The Making of Post-War Canada

Description

186 pages
Contains Bibliography, Index
$17.95
ISBN 0-19-540920-5
DDC 971.064

Author

Year

1996

Contributor

Reviewed by Terry A. Crowley

Terry A. Crowley is an associate professor of history at the University
of Guelph, and the author of Agnes Macphail and the Politics of
Equality.

Review

This sociological analysis of postwar Canada provides a largely
statistical examination of major trends in labor reproduction and the
family, changing demography, an evolving welfare state, immigration, and
the recruitment of labor and capital. Adopting a semi-Marxist economic
framework, the author argues that the country is moving toward greater
corporate concentration.

Li’s attempts to identify the distinguishing features of advanced
corporate capitalism and their effects on society lead to some
questionable conclusions. For example, women’s labor-force
participation is seen as a boon to business in that lower earnings
subsidize the process of capital accumulation. Decreases in fertility
are similarly interpreted as resulting from the contradictions of the
wage economy rather than as flowing from a more complex nexus.
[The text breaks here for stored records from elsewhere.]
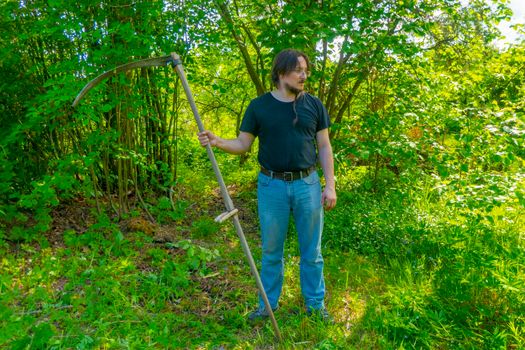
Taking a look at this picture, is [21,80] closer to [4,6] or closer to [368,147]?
[4,6]

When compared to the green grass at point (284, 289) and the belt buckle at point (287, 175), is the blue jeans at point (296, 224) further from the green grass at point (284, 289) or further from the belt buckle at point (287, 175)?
the green grass at point (284, 289)

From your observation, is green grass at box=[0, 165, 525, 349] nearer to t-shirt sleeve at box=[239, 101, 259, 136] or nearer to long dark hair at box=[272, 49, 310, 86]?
t-shirt sleeve at box=[239, 101, 259, 136]

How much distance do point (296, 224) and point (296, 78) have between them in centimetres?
100

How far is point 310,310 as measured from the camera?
10.1 ft

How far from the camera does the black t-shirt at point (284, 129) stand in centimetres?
271

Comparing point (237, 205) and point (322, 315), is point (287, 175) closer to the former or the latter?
point (322, 315)

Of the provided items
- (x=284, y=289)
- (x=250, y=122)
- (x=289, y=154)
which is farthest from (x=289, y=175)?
(x=284, y=289)

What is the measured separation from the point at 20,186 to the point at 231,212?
3.47 meters

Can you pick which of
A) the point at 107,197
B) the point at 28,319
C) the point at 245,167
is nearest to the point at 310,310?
the point at 28,319

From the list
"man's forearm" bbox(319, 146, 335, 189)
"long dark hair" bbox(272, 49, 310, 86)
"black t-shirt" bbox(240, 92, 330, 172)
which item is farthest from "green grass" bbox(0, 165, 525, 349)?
"long dark hair" bbox(272, 49, 310, 86)

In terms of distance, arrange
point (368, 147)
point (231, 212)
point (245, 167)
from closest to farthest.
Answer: point (231, 212) < point (368, 147) < point (245, 167)

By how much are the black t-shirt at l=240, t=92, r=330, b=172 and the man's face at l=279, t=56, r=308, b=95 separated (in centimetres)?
9

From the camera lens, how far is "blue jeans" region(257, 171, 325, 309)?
110 inches

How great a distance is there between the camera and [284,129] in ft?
8.86
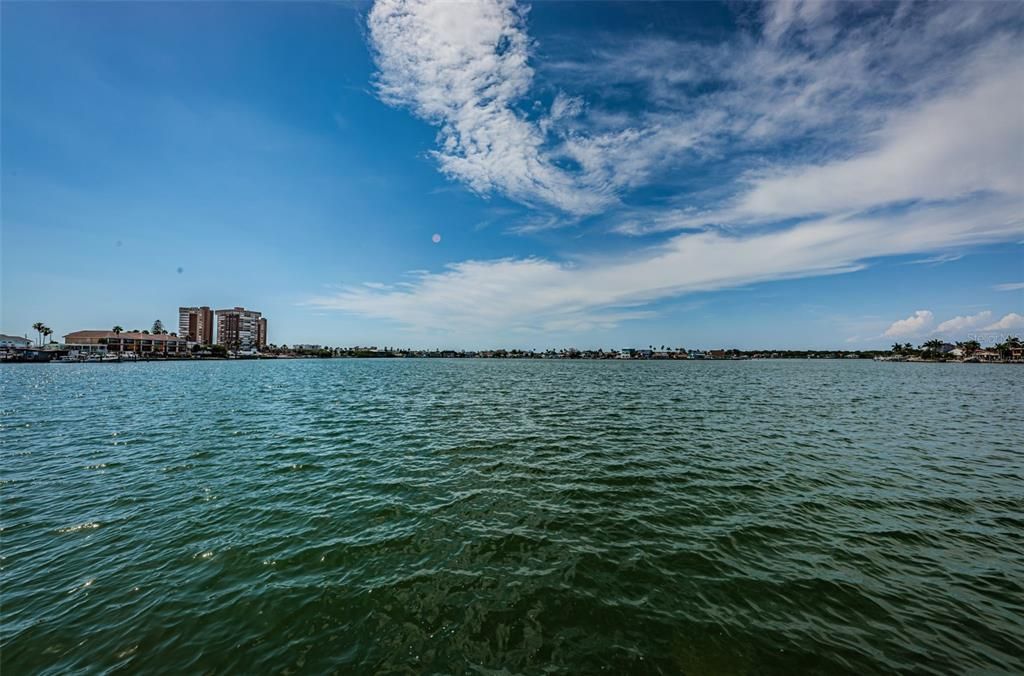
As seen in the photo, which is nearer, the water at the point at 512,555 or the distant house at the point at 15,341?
the water at the point at 512,555

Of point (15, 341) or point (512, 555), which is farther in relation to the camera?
point (15, 341)

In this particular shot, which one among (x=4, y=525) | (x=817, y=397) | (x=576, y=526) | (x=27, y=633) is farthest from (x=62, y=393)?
(x=817, y=397)

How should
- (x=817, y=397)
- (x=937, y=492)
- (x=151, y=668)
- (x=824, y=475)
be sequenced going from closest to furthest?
(x=151, y=668), (x=937, y=492), (x=824, y=475), (x=817, y=397)

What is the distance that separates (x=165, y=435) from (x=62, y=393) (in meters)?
42.4

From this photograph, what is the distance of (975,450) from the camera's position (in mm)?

Since all these social and economic trends were observable earlier in
the century, what changed after 1945? A chapter on organized interests
and collective claims provides a brief summary of initiatives in the
domains of women’s rights, multiculturalism, Native peoples, French
Canadians, and visible minorities. An element of human agency is thereby
introduced, but it is one that sits uneasily with the deterministic
elements in Li’s portrayal of the making of postwar Canada.